• [Work item]: Rewrite the items as a JSON list of strings, one per line, from the first line through the line with "Do the values rise or fall from 2011", leaving out blank lines.

• [Records for this exercise]:
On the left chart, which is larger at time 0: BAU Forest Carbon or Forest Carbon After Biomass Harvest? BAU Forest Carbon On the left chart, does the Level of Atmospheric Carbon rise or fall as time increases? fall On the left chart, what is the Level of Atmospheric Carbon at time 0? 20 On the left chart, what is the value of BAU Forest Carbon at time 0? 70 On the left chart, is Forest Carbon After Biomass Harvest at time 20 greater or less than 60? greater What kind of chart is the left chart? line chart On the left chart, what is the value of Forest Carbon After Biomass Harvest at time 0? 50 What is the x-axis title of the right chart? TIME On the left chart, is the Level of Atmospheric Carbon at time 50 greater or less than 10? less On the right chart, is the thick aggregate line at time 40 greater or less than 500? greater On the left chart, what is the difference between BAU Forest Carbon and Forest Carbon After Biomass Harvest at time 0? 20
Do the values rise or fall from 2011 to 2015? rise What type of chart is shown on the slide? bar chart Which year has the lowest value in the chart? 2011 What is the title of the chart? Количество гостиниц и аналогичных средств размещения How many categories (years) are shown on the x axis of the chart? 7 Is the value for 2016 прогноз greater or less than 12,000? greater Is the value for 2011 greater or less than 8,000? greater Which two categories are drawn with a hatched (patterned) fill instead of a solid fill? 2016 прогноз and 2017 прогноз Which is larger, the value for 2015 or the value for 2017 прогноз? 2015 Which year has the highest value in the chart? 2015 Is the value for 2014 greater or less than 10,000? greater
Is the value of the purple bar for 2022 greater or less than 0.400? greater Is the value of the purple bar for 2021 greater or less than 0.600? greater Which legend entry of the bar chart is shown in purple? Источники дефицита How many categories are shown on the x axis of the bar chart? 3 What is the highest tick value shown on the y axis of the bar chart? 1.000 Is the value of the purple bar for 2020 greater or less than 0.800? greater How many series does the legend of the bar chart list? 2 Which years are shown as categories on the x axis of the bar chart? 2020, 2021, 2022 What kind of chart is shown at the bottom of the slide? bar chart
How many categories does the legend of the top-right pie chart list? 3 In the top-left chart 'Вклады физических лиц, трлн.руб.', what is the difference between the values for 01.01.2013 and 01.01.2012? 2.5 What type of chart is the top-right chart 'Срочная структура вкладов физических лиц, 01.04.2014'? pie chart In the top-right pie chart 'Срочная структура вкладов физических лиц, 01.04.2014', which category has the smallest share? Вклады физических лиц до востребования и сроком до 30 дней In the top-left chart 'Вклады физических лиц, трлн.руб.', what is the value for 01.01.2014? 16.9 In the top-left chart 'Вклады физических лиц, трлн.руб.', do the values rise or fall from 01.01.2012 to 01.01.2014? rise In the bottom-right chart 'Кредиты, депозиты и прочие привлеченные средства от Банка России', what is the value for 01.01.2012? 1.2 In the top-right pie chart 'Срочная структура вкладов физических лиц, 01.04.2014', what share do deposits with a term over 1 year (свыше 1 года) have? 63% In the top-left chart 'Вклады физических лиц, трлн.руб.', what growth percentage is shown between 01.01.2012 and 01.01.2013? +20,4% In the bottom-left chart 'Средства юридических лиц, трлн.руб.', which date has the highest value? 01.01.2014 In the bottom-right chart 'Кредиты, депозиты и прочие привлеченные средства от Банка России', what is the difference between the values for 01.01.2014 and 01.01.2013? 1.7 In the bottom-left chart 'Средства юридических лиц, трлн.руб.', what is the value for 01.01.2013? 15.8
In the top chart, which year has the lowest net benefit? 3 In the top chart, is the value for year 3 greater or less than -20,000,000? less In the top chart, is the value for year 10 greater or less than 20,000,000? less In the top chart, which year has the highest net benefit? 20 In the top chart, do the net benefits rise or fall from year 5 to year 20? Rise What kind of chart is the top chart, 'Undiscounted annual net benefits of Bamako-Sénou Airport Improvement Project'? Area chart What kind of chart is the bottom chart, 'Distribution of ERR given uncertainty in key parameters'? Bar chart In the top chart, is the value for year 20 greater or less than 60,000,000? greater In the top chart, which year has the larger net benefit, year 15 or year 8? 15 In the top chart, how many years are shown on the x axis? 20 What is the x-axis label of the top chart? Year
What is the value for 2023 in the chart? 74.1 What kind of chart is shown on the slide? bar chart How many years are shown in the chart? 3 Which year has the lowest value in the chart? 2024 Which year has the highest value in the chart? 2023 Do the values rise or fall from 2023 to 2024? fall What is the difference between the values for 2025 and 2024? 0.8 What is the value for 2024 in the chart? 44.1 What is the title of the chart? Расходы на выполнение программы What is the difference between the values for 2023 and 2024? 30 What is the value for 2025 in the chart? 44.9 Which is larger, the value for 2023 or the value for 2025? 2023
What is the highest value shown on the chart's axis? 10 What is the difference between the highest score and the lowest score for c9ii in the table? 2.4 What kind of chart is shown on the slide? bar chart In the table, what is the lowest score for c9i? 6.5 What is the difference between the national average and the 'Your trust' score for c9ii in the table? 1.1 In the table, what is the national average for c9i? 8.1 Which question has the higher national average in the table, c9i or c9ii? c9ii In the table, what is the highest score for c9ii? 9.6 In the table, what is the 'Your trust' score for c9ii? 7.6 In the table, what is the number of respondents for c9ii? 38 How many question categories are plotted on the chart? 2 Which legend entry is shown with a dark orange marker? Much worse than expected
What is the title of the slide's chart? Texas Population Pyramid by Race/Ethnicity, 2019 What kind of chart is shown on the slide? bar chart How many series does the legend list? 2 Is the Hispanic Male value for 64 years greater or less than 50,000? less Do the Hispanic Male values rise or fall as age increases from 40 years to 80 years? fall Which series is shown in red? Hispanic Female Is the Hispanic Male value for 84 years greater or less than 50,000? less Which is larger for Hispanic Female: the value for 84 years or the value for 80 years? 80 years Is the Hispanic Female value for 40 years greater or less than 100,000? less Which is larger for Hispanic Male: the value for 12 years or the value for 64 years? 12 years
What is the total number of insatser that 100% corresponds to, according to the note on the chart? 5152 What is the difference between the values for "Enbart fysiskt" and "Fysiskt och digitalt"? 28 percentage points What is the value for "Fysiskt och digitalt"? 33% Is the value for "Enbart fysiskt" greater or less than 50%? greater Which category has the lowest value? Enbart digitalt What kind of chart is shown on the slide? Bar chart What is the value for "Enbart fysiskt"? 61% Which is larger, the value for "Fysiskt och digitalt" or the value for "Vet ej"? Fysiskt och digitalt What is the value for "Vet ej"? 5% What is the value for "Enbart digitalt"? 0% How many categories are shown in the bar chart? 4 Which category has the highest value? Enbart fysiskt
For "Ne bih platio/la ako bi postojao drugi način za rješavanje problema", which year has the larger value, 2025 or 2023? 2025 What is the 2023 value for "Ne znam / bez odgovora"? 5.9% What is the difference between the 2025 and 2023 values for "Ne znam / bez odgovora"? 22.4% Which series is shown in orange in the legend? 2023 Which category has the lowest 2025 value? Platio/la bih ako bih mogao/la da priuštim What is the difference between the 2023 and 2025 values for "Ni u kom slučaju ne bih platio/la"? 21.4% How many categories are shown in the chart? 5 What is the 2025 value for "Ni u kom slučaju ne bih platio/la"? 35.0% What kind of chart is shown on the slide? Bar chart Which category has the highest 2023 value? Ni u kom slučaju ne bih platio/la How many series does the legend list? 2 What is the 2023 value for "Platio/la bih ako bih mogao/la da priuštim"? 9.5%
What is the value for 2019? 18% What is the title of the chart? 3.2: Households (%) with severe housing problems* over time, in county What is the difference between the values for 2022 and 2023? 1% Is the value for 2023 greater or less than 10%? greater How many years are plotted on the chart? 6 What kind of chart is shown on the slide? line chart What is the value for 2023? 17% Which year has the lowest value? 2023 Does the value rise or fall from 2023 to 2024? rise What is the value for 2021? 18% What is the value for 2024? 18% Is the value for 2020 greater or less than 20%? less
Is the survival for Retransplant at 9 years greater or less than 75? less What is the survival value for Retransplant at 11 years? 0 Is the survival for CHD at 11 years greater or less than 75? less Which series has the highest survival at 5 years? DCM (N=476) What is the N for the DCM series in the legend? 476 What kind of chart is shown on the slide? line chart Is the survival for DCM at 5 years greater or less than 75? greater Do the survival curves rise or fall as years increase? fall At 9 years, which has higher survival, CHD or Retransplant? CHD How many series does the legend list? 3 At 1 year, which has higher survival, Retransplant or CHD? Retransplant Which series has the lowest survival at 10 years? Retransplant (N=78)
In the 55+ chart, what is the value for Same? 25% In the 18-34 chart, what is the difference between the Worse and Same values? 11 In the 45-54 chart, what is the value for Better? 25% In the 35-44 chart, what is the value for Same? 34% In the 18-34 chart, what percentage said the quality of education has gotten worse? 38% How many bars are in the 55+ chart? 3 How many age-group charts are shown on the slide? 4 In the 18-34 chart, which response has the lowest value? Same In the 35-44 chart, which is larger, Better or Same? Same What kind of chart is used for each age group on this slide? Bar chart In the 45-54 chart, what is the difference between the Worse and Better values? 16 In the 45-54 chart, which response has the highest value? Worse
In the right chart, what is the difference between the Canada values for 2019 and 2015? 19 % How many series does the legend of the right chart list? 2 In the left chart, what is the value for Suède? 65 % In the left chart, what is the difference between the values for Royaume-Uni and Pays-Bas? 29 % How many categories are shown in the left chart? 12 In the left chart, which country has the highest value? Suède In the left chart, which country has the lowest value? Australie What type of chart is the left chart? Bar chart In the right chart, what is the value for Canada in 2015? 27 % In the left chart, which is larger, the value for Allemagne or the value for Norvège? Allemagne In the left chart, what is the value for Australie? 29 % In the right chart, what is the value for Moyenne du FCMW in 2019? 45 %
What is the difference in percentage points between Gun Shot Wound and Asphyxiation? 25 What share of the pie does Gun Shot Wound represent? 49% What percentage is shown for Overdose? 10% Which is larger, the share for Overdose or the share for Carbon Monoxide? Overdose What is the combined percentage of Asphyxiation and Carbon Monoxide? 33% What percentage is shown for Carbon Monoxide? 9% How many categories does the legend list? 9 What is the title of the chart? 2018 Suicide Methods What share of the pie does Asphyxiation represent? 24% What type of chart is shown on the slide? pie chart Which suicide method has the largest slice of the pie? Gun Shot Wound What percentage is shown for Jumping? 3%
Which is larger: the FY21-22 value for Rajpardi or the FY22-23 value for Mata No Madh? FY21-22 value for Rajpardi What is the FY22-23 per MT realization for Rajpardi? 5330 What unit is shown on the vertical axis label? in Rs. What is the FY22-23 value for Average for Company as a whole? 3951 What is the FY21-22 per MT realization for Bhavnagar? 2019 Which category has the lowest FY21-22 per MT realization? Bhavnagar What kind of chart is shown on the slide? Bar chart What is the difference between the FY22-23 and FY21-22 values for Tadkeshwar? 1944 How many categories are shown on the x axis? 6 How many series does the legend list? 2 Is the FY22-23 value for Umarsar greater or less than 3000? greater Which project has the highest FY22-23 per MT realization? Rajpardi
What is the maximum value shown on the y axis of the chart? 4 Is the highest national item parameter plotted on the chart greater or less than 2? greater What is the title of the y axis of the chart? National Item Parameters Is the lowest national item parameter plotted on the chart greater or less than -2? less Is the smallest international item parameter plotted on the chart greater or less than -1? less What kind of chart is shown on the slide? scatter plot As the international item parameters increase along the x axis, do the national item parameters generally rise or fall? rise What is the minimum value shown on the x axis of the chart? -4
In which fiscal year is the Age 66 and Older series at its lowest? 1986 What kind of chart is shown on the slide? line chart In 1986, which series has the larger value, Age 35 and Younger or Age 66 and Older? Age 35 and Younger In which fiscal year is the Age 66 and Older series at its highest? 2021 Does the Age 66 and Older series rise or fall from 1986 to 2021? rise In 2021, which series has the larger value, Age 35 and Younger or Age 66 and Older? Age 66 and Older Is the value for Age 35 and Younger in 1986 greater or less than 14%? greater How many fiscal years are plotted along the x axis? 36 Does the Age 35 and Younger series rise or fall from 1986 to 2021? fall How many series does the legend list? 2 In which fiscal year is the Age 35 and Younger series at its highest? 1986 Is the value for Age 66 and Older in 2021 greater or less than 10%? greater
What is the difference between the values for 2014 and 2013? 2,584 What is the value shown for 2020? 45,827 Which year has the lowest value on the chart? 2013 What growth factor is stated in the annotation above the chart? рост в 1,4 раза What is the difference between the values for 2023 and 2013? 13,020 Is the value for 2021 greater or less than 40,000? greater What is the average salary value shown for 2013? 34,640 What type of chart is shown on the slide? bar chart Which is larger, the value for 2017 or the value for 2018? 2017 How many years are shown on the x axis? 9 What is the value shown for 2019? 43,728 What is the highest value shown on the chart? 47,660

• [Answer box]:
[
  "On the left chart, which is larger at time 0: BAU Forest Carbon or Forest Carbon After Biomass Harvest? BAU Forest Carbon On the left chart, does the Level of Atmospheric Carbon rise or fall as time increases? fall On the left chart, what is the Level of Atmospheric Carbon at time 0? 20 On the left chart, what is the value of BAU Forest Carbon at time 0? 70 On the left chart, is Forest Carbon After Biomass Harvest at time 20 greater or less than 60? greater What kind of chart is the left chart? line chart On the left chart, what is the value of Forest Carbon After Biomass Harvest at time 0? 50 What is the x-axis title of the right chart? TIME On the left chart, is the Level of Atmospheric Carbon at time 50 greater or less than 10? less On the right chart, is the thick aggregate line at time 40 greater or less than 500? greater On the left chart, what is the difference between BAU Forest Carbon and Forest Carbon After Biomass Harvest at time 0? 20",
  "Do the values rise or fall from 2011 to 2015? rise What type of chart is shown on the slide? bar chart Which year has the lowest value in the chart? 2011 What is the title of the chart? Количество гостиниц и аналогичных средств размещения How many categories (years) are shown on the x axis of the chart? 7 Is the value for 2016 прогноз greater or less than 12,000? greater Is the value for 2011 greater or less than 8,000? greater Which two categories are drawn with a hatched (patterned) fill instead of a solid fill? 2016 прогноз and 2017 прогноз Which is larger, the value for 2015 or the value for 2017 прогноз? 2015 Which year has the highest value in the chart? 2015 Is the value for 2014 greater or less than 10,000? greater"
]